* Given problem: Starting with the first line and ending with the line that contains "starting from farthest and going to closest.", put each line into a JSON list of strings, one string per line, with both end lines included and blank lines omitted.

* Provided entries:
>> begin

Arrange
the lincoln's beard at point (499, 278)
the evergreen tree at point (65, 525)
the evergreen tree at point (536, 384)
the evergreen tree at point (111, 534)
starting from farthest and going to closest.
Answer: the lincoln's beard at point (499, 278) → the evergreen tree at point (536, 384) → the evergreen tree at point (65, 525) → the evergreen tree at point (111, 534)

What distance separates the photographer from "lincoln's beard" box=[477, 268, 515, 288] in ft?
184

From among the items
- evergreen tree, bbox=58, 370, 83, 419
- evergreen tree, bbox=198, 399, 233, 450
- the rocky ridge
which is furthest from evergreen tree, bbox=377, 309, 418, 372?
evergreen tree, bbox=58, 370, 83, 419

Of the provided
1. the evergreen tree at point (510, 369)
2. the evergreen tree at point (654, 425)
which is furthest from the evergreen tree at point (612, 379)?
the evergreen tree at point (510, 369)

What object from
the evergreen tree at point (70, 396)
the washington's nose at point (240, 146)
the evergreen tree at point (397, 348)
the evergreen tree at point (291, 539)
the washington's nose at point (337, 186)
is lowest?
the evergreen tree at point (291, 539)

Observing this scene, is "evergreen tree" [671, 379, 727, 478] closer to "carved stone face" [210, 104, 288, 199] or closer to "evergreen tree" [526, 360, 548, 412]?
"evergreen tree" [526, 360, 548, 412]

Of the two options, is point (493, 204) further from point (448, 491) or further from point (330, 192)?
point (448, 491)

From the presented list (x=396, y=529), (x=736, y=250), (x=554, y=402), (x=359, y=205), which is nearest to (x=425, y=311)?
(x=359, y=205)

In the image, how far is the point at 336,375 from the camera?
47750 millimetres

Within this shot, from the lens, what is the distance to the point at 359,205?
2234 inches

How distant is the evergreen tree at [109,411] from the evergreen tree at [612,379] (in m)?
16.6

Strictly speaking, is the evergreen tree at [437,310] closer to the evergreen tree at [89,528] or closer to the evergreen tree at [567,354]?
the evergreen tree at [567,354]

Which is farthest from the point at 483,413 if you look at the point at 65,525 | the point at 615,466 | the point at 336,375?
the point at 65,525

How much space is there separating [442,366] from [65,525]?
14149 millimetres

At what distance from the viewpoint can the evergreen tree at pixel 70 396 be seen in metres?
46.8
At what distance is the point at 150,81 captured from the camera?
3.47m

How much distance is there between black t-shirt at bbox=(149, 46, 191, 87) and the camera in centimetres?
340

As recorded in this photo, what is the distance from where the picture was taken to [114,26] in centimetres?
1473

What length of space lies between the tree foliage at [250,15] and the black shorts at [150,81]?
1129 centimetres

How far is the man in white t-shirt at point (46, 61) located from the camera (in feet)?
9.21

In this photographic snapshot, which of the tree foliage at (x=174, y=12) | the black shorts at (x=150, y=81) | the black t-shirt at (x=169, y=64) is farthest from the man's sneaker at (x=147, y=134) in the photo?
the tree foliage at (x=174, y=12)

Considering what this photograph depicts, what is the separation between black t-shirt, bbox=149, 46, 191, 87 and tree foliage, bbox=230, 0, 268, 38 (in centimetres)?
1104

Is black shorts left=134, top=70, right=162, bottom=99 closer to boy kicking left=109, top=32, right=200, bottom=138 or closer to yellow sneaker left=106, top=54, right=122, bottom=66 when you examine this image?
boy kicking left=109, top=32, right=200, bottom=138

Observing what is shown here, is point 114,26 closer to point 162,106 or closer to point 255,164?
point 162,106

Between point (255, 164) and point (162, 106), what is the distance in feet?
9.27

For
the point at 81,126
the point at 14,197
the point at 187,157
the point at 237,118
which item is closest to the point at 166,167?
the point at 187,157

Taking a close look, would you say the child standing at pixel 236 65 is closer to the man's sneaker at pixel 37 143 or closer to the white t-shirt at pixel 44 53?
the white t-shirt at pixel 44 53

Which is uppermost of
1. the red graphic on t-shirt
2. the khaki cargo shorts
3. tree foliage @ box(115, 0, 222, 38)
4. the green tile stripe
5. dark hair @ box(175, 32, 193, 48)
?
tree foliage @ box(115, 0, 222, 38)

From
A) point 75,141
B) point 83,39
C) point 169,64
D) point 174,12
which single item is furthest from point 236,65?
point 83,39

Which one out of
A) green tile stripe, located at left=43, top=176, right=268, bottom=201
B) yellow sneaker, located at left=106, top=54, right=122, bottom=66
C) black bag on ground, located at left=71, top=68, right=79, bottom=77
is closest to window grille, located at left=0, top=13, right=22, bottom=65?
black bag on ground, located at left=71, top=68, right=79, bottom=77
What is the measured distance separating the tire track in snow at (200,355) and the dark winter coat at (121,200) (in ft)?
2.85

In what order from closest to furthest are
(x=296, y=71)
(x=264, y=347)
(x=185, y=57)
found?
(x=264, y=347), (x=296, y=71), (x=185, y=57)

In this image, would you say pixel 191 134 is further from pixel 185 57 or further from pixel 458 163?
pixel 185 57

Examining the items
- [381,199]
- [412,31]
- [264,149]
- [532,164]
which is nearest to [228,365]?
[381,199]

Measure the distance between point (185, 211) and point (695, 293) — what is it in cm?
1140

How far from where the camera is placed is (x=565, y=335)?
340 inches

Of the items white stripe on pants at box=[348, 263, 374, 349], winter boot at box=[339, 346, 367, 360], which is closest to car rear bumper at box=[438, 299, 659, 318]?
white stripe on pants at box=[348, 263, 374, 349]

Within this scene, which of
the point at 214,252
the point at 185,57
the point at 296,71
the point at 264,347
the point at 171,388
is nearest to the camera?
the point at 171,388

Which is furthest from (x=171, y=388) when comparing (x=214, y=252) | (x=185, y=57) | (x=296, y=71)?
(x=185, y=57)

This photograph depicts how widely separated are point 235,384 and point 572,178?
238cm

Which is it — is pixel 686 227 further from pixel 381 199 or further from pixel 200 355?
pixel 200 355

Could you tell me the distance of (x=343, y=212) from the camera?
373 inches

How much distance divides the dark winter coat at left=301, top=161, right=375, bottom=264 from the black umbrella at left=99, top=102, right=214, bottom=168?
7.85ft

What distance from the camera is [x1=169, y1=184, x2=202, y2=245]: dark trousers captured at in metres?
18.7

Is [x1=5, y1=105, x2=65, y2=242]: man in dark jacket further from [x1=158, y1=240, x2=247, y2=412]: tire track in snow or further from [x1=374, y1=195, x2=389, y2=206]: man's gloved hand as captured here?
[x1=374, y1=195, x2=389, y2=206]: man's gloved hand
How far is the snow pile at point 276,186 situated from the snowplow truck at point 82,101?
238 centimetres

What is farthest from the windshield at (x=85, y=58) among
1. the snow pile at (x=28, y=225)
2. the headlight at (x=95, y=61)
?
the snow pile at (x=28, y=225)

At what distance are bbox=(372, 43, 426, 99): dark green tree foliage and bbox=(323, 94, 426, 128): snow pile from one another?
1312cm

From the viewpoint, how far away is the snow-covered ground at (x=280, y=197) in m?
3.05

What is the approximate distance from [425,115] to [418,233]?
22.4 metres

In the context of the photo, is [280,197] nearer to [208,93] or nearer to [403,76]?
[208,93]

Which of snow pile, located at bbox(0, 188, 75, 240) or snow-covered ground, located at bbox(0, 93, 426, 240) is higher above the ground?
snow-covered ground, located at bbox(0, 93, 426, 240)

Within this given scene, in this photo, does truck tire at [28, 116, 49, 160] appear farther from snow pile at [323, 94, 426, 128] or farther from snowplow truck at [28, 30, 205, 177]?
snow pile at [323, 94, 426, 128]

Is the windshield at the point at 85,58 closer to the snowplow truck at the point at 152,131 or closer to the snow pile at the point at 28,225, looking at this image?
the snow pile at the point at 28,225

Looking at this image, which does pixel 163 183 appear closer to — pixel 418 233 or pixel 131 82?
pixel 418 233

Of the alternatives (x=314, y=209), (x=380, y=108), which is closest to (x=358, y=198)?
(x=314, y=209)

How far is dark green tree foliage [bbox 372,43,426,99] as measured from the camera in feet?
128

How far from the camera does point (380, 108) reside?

>> end

* Answer to this exercise:
[
  "Arrange",
  "the lincoln's beard at point (499, 278)",
  "the evergreen tree at point (65, 525)",
  "the evergreen tree at point (536, 384)",
  "the evergreen tree at point (111, 534)",
  "starting from farthest and going to closest."
]